### Lo que harás:
1) En el texto proporcionado, ¿con qué recarga él el frigo de la zona de bebidas?
2) Transcribe sin cambios el fragmento del texto proporcionado que empieza con las palabras que contienen "Por un momento, no" y termina con "cogen el teléfono.".

### Texto proporcionado:
------

Monday, September 21, 2009

love is in the air


11.30 am. Acaba de empezar su turno. Lleva el delantal recién ajustado, el gloss aún jugoso en los labios y la cofia bien puesta, sin ningún pelo fuera de órbita. Gran trabajo de horquillas, con semejantes rizos, que admiro inmediatamente. Camina despacio, con esa parsimonia que tienen los caribeños, aún no se ha intoxicado de Madrid y de vida moderna. Se agacha a recoger una taza vacía, y cruzamos una mirada fugaz, tan sólo un instante antes de que las aletas de su nariz se dilaten.


Le ha olido y sabe que se acerca. Se acaba de transformar en hembra.


Contiene la sonrisa, salvo en sus ojos. Se levanta con elegancia, afectando indiferencia y concentración en su trabajo. Un instante más tarde, la invade la indignación, y el miedo, cuando él pasa de largo sin mirarla, directo a la zona de bebidas, y empieza a recargar el frigo con botellas de agua.

Por un momento, no entiendo el juego. Ella no es hembra que se conforme con un desplante. Y él, un solterón a punto de jubilarse.

“¿Por qué me llamabas ayer?” Retuerce el trapo de limpiar con sus dos manos. Aún sonríe con toda la picardía y la ingenuidad que el miedo le dejan, y contonea sus caderas de manera automática y nerviosa. Me recuerda a una niña a la que le preguntan la lección y no ha estudiado.

“¿Por qué va a ser? Pues por la copa que nos debemos tú y yo, pero como tú no quieres contestar, pues ya está, déjala”.

Y se va. Se lleva con él sus 60 kilos de peso, su pelo medio largo, una incipiente joroba, algo de cabreo y bastante resignación. Se va, sin embargo, sin malos humos. Me da que no es la primera que no le cogen el teléfono.

------

### Registros de datos:
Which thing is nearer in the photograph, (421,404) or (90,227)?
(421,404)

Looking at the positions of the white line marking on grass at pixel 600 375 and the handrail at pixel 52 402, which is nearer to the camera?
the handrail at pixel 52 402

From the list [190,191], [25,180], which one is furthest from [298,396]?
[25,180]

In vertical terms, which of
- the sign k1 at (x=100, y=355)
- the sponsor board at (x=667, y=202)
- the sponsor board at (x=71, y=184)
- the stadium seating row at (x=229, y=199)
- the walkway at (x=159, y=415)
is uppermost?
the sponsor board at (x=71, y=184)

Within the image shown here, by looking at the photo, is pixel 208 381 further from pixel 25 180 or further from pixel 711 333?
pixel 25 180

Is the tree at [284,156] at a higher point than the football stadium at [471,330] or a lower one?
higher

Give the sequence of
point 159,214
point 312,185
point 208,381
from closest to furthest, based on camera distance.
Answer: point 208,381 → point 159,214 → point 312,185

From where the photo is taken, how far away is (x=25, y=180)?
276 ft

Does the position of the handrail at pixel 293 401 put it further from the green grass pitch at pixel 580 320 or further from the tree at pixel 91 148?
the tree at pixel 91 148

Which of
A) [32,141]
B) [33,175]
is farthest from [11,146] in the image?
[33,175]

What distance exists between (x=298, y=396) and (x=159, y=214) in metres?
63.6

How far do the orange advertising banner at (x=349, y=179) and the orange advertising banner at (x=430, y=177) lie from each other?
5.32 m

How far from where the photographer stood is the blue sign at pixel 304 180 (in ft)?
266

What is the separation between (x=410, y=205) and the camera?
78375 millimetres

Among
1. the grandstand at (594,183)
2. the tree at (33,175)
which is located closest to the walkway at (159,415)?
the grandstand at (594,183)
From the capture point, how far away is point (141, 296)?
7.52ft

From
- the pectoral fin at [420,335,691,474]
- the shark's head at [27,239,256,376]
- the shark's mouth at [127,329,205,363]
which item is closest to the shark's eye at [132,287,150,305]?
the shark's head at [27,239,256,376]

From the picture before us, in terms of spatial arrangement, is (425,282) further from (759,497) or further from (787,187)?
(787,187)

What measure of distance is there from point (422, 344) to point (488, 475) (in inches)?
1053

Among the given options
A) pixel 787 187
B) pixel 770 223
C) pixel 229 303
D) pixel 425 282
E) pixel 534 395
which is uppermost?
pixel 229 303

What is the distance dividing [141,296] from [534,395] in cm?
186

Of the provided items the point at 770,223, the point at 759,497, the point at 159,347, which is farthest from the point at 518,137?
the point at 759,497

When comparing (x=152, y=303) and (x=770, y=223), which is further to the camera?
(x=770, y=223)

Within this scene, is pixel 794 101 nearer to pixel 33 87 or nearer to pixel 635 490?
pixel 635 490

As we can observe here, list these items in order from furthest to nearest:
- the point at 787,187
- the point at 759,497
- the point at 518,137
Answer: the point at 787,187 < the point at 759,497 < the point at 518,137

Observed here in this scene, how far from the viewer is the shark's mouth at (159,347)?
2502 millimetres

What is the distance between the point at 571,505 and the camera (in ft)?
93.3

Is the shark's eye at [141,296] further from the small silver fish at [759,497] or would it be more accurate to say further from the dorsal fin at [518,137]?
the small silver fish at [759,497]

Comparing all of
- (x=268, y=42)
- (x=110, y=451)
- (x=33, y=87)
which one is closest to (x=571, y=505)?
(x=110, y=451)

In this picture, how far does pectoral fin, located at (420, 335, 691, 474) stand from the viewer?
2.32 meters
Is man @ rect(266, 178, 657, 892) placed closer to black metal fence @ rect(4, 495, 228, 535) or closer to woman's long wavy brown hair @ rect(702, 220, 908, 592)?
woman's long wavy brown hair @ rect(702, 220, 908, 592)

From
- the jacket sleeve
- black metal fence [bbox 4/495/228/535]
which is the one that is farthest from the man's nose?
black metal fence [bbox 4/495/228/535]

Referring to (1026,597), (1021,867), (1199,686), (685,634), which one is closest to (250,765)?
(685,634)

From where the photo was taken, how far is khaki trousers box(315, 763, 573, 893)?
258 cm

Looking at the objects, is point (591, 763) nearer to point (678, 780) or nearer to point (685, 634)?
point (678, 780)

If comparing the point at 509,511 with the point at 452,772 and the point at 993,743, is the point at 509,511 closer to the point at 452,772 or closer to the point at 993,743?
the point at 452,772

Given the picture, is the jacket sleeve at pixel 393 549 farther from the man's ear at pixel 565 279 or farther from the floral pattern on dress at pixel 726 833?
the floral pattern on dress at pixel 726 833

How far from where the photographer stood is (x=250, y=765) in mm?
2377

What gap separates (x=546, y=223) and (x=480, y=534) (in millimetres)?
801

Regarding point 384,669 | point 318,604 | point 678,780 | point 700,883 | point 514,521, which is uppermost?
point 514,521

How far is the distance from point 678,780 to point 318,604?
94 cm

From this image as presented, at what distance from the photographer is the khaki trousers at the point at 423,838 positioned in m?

------

### Resultados:
1) Con botellas de agua.

2)
Por un momento, no entiendo el juego. Ella no es hembra que se conforme con un desplante. Y él, un solterón a punto de jubilarse.

“¿Por qué me llamabas ayer?” Retuerce el trapo de limpiar con sus dos manos. Aún sonríe con toda la picardía y la ingenuidad que el miedo le dejan, y contonea sus caderas de manera automática y nerviosa. Me recuerda a una niña a la que le preguntan la lección y no ha estudiado.

“¿Por qué va a ser? Pues por la copa que nos debemos tú y yo, pero como tú no quieres contestar, pues ya está, déjala”.

Y se va. Se lleva con él sus 60 kilos de peso, su pelo medio largo, una incipiente joroba, algo de cabreo y bastante resignación. Se va, sin embargo, sin malos humos. Me da que no es la primera que no le cogen el teléfono.